▸ **Problems to work on**
**a.** In the model verification text, what nominal work zone lane capacity were the Ohio State researchers using?
**b.** Carry on the model verification text from its last sentence.

Verification of Model Logic Using Ohio State Simulated Data
Inserting HCM 2000 logic into the OkDOT spreadsheet tool to create the HCM 2000 Version
was a significant change in an ALDOT standard tool. Therefore, we wanted to verify that this
change was producing comparable results to some other computerized HCM 2000 tool, on
several test data sets. We chose to use four test cases described in the article by Jiang and Adeli
(2003). They ran a computerized version of HCM 2000 capacity estimation and recorded their
results in tables and graphs. We ran our HCM 2000 Version of the OkDOT spreadsheet tool on
the same four test cases, and produced virtually identical queue profiles over a 24-hour period
(e.g., see Figure 4-2 which represents a continually growing queue from early morning hours to
the final hour of the day). In our runs of their Example 1B, we first ran the OkDOT HCM 2000
Version at I= -160, 0, and 160. As depicted, the queue starts, grows for the next 15 hours, and
then begins to dissipate. I = -160 comes closest to their simulated number of vehicles in queue.
Note that when we set I = -400, our model output overlaps their model output. It turns out that
the Ohio State researchers were using 1200 pcphpl as the nominal work zone lane capacity, so
when we set I = -400 in our model, our output matches theirs, as it should if our model is
programmed correctly.

▸ **Recorded information**
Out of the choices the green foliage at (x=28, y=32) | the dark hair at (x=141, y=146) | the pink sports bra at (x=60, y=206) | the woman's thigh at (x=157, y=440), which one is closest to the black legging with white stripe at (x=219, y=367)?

▸ **Final results**
**a.** 1200 pcphpl

**b.**
Figure 4-2. Comparison of OkDOT HCM 2000 predictions with output of a similar Ohio State model.
Ohio State used an ―anticipated traffic flow‖ as input, whereas we used the ―best match‖ IU
outbound with AADT=96,000; but their flow had a morning peak 6:00 a.m.-7:00 a.m. not
represented in the OkDOT method of spreading AADT over the 24-hour period based on
Analysis Code (IU). In conclusion, to best match their results using HCM 2000-based lane
capacity prediction, an intensity level penalty of I = -400 was needed; that is, work zone intensity
penalties larger than -160 should be permitted in our search for the best overall work zone queue
length prediction model – precisely what the HCM 2000 Hybrid version provides.
47
Tool Developed to Match Daily Traffic Volumes to Test Cases
When milepost and direction at the work zone are available, hourly traffic volume profiles are
often available on-line from that state’s DOT. These profiles can be obtained for a particular day
of the week, or averaged over the entire week for a year. State of Alabama data is available in
these forms. The traffic planner would use the day-of-week profile, if he/she knew the exact date
of scheduled work. Otherwise, an average annual profile should be used. In some of the work
zone test cases described above, the researchers themselves took actual hourly traffic volumes at
the same time as work zone capacity and queues were measured, and these hourly data can be
used either directly (if extended over entire 24 hours) or indirectly to select the most appropriate
match among several candidate 24-hour profiles.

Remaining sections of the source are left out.